**PROBLEM DESCRIPTION:** After locating the line with "6 steps to use" in the data that follows, return it and every later line exactly, up to and including the line with "How to Set a Password".

======== RECORDED DATA

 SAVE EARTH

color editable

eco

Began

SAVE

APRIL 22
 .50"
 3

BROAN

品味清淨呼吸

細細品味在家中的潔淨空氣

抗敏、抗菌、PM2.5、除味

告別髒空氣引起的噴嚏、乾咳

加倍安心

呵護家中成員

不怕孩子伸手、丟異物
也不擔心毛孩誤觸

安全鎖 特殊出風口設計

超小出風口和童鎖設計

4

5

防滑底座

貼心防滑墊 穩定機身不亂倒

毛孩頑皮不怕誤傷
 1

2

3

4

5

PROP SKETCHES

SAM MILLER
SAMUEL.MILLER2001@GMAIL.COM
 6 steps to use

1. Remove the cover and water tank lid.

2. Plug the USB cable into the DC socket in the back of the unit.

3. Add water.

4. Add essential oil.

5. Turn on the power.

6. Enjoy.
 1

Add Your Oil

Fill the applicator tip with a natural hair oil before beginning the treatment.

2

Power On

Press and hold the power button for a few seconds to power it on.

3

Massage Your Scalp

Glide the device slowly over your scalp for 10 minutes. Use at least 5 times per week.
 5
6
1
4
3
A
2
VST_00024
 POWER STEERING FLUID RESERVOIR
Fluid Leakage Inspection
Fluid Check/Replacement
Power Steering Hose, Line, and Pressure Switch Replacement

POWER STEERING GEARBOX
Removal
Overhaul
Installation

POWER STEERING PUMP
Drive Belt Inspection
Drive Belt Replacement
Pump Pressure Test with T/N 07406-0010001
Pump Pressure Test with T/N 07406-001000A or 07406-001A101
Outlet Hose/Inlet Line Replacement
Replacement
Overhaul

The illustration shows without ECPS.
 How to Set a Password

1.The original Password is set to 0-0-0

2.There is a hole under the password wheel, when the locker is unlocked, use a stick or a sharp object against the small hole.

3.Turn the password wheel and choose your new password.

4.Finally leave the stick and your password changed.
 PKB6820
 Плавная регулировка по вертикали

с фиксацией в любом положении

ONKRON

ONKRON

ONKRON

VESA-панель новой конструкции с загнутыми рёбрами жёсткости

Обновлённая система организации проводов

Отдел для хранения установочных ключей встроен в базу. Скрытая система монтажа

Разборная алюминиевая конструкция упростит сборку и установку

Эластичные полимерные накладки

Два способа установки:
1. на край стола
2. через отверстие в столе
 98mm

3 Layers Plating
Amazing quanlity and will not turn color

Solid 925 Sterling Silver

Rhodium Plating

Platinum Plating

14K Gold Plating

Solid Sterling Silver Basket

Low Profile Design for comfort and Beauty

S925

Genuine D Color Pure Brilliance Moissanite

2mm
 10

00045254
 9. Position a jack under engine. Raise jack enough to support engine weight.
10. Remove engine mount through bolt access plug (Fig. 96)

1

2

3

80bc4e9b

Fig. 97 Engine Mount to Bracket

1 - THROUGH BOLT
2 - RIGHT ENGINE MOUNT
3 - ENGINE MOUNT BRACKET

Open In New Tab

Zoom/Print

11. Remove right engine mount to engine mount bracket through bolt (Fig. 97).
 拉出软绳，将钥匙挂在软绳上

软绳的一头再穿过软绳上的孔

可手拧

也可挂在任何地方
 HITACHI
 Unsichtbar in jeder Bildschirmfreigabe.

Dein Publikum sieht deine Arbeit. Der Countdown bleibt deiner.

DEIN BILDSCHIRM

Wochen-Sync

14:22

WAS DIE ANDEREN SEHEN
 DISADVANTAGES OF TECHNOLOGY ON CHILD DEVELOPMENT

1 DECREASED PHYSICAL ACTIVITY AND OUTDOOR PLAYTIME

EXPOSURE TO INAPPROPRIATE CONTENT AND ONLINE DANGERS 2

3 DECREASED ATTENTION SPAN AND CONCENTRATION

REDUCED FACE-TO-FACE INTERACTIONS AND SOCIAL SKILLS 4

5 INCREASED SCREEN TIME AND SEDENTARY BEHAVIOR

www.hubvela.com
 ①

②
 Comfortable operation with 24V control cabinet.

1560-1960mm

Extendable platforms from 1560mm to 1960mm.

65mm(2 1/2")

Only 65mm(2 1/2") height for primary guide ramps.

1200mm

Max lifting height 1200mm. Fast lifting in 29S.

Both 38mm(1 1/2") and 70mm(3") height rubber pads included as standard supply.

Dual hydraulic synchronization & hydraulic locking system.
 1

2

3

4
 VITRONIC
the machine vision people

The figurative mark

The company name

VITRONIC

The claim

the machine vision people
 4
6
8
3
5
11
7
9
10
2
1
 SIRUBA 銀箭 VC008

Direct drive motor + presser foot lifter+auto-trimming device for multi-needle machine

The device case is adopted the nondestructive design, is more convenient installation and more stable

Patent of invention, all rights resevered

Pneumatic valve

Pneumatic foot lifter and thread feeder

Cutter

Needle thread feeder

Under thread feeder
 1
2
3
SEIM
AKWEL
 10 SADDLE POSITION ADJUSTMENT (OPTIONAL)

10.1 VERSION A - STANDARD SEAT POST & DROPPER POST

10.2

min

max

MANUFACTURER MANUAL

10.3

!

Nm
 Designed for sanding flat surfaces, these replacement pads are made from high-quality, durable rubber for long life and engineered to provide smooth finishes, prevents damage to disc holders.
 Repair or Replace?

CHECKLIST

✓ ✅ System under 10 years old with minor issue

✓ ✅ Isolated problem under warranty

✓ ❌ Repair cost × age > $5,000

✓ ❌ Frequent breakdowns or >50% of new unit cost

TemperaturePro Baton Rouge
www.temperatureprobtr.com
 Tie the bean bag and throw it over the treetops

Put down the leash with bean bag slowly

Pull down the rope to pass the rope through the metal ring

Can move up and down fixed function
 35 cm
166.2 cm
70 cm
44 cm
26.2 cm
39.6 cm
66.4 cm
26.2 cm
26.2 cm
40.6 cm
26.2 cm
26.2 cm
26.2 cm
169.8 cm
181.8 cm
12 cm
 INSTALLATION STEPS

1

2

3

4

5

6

================

**EXERCISE SOLUTION:**
 6 steps to use

1. Remove the cover and water tank lid.

2. Plug the USB cable into the DC socket in the back of the unit.

3. Add water.

4. Add essential oil.

5. Turn on the power.

6. Enjoy.
 1

Add Your Oil

Fill the applicator tip with a natural hair oil before beginning the treatment.

2

Power On

Press and hold the power button for a few seconds to power it on.

3

Massage Your Scalp

Glide the device slowly over your scalp for 10 minutes. Use at least 5 times per week.
 5
6
1
4
3
A
2
VST_00024
 POWER STEERING FLUID RESERVOIR
Fluid Leakage Inspection
Fluid Check/Replacement
Power Steering Hose, Line, and Pressure Switch Replacement

POWER STEERING GEARBOX
Removal
Overhaul
Installation

POWER STEERING PUMP
Drive Belt Inspection
Drive Belt Replacement
Pump Pressure Test with T/N 07406-0010001
Pump Pressure Test with T/N 07406-001000A or 07406-001A101
Outlet Hose/Inlet Line Replacement
Replacement
Overhaul

The illustration shows without ECPS.
 How to Set a Password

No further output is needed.